No real updates on the China/housing front. Started looking for a homestay program, but that’s tricky because I’m not even a student. I’m just a completely unaffiliated kid who wants to live with some random Chinese family, which I feel is more than a little weird if you think about it. Like, do people come to the states and do that? Could _I_ do that? How hard would it be to get a homestay in, for instance, Jersey? That’s about as culturally removed from me as Beijing, at this point. Come to think of it, if we grant that students can get them in most countries without much difficulty, at what age limit does it become strange to let a stranger into your house, even if he is a student? If I dropped out of Northwestern today and came back to finish my degree when I was thirty, could I take a study abroad to, say, Argentina and request to be put with a family? Is there that significant distinction between a 22 year old and a 30 year old?  I’d say so, but where’s the line…

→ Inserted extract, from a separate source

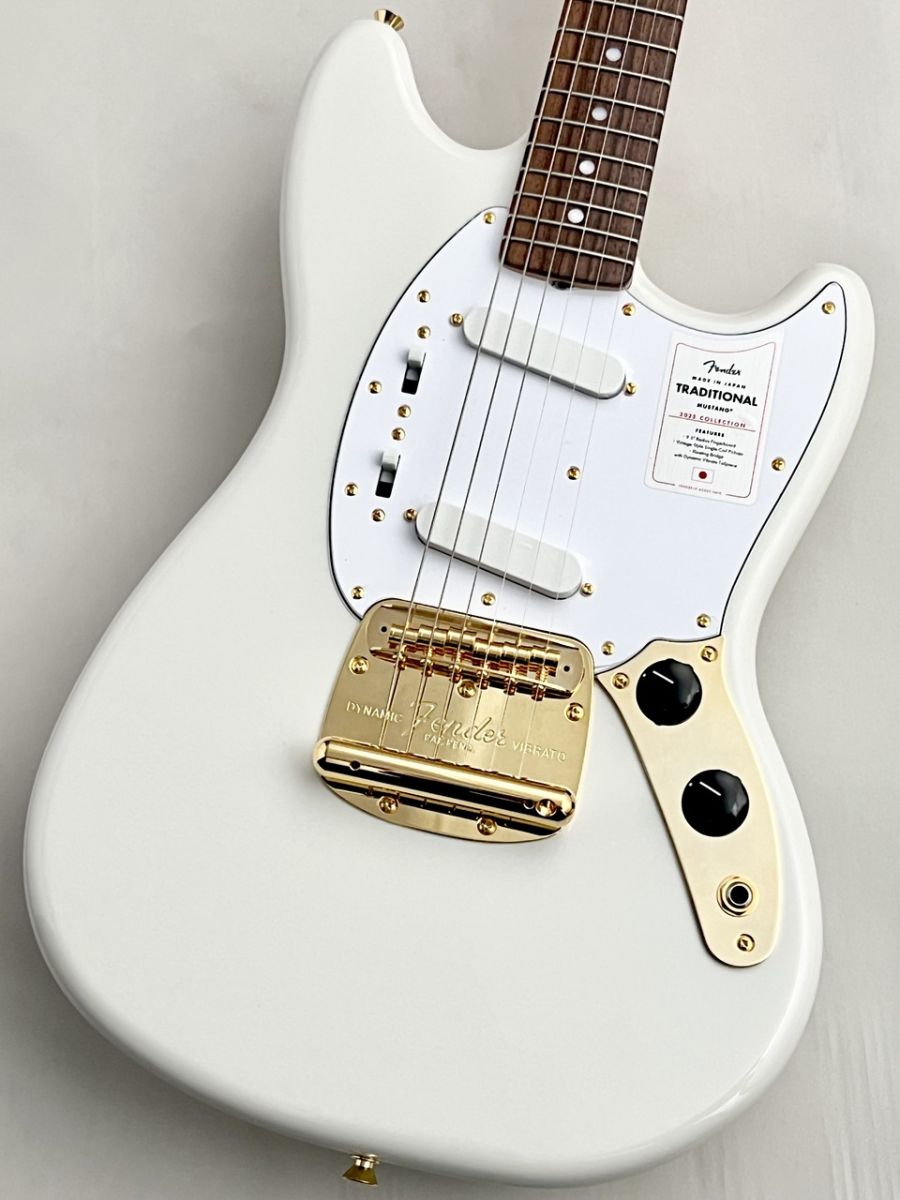 フレイム個体】2025 Collection MIJ Traditional '60s Mustang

Getting stuff packed up, distributing all my crap among my apartment-owning friends (sorry, guys! you’re the best) been selected for some internship thingy tomorrow, but taking it would be a full year commitment for my whole senior year, so I’m lukewarm about it. Supposed to be a really cool job though. Ergh. Either way should start planning for this summer, but it just seems so far away.

Anyway, ski trip soon. Looking forward to it, hopefully will be able to get some cool pictures of the mountains on here.

Second Tour

Or rather, bracing for it. I’m heading out in exactly one month, losing January 2nd to travel, and hopefully recovering from jetlag on the 3rd. Work at Qunar starts on the 4th and ends on March 11th, at which point I’ll be going to Hawaii to meet my family for their spring break, then spending the subsequent week (NU’s spring break) in Austin. I’ll of course be back in school for spring quarter, and don’t anticipate taking another quarter off between now and graduation.

So between now and New Year’s Day I’ve only got a couple obstacles left, chief among them being lodging.  Shouldn’t be that big of a deal; the visa and plane tickets are already taken care of so I’m at least guaranteed to arrive in Beijing — so I feel like where I crash once I’m there is kinda a secondary concern. I hear there’s a nice hostel above Pyro Pizza. Seriously though I’m talking to both Gu 老师 and a secretary at Qunar about finding me somewhere to live; ideally I’d want to do a homestay program of some sort but I’m not sure how viable that is given that I won’t be a student

That’s pretty much it, really. Just gotta get through finals week (Monday is looking awful) and it’s smooth sailing. Ski trip with Northwestern, seeing Austin friends/family, Christmas, New Years, China, Hawaii, double spring break. I’ve got a lot to look forward to. Presently I’m most unreasonably excited about the ski trip, because I’m honestly failing to see how it will be anything but incredible. They’ve been having a good amount of snow, I’m rooming with Ben, Geoff and John Sias, skiing is probably my favorite sport and I don’t get to do it that much anymore, 等等。